▸ **Requirement**
In the items below, swap each "red brick house" for "brick home" and reproduce them with everything else unchanged.

[Items from a dataset]
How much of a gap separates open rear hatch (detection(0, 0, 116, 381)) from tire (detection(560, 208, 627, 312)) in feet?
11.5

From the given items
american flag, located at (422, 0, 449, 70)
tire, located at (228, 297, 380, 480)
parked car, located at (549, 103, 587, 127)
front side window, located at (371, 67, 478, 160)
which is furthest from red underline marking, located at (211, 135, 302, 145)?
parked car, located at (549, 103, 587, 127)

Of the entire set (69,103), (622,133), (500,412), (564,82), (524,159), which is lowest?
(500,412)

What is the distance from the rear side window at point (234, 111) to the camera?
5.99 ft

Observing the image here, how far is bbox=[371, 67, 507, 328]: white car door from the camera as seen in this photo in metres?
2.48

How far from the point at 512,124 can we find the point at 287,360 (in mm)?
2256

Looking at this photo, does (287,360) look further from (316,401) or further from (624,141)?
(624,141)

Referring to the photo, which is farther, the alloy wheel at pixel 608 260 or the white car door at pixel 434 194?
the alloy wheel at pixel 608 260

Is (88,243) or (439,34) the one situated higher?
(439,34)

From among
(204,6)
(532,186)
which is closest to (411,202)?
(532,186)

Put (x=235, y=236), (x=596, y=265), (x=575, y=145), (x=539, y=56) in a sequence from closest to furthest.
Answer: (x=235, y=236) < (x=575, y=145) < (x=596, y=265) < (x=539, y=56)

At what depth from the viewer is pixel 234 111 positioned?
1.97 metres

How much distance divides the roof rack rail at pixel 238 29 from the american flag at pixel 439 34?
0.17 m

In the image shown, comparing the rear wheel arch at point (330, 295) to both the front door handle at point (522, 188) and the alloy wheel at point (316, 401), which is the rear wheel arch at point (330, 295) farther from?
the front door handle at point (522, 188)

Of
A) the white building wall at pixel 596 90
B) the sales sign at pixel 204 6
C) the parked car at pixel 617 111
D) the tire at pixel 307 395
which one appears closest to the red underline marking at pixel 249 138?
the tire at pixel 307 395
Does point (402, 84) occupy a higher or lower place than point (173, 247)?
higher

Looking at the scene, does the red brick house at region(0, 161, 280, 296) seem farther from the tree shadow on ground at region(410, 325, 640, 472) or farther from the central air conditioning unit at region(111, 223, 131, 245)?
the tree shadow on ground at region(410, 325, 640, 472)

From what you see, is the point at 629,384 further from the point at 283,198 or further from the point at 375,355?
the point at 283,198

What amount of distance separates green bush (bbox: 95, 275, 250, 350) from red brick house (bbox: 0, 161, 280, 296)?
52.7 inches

▸ **Full answer**
How much of a gap separates open rear hatch (detection(0, 0, 116, 381)) from tire (detection(560, 208, 627, 312)) in feet?
11.5

From the given items
american flag, located at (422, 0, 449, 70)
tire, located at (228, 297, 380, 480)
parked car, located at (549, 103, 587, 127)
front side window, located at (371, 67, 478, 160)
which is furthest from red underline marking, located at (211, 135, 302, 145)?
parked car, located at (549, 103, 587, 127)

Of the entire set (69,103), (622,133), (500,412), (564,82), (524,159), which is lowest?
(500,412)

What is the distance from the rear side window at point (234, 111) to the camera?
5.99 ft

Observing the image here, how far is bbox=[371, 67, 507, 328]: white car door from the camera as seen in this photo in metres?
2.48

How far from the point at 512,124 can we find the point at 287,360 (in mm)?
2256

Looking at this photo, does (287,360) look further from (316,401) or further from (624,141)?
(624,141)

Referring to the photo, which is farther, the alloy wheel at pixel 608 260 or the white car door at pixel 434 194?
the alloy wheel at pixel 608 260

Is (88,243) or (439,34) the one situated higher?
(439,34)

From among
(204,6)
(532,186)
which is closest to (411,202)?
(532,186)

Put (x=235, y=236), (x=596, y=265), (x=575, y=145), (x=539, y=56) in a sequence from closest to furthest.
Answer: (x=235, y=236) < (x=575, y=145) < (x=596, y=265) < (x=539, y=56)

At what depth from the viewer is pixel 234 111 positioned?
1.97 metres

How much distance divides the roof rack rail at pixel 238 29 from the american flag at pixel 439 34?
0.17 m

In the image shown, comparing the rear wheel arch at point (330, 295) to both the front door handle at point (522, 188) and the alloy wheel at point (316, 401), which is the rear wheel arch at point (330, 295) farther from?
the front door handle at point (522, 188)

Of
A) the white building wall at pixel 596 90
B) the sales sign at pixel 204 6
C) the parked car at pixel 617 111
D) the tire at pixel 307 395
which one appears closest to the red underline marking at pixel 249 138?
the tire at pixel 307 395
Does point (402, 84) occupy a higher or lower place than point (173, 247)?
higher

Looking at the scene, does the brick home at region(0, 161, 280, 296) seem farther from the tree shadow on ground at region(410, 325, 640, 472) or farther from the central air conditioning unit at region(111, 223, 131, 245)?
the tree shadow on ground at region(410, 325, 640, 472)

From what you see, is the point at 629,384 further from the point at 283,198 or further from the point at 375,355?
the point at 283,198

What amount of distance separates green bush (bbox: 95, 275, 250, 350) from brick home (bbox: 0, 161, 280, 296)?
52.7 inches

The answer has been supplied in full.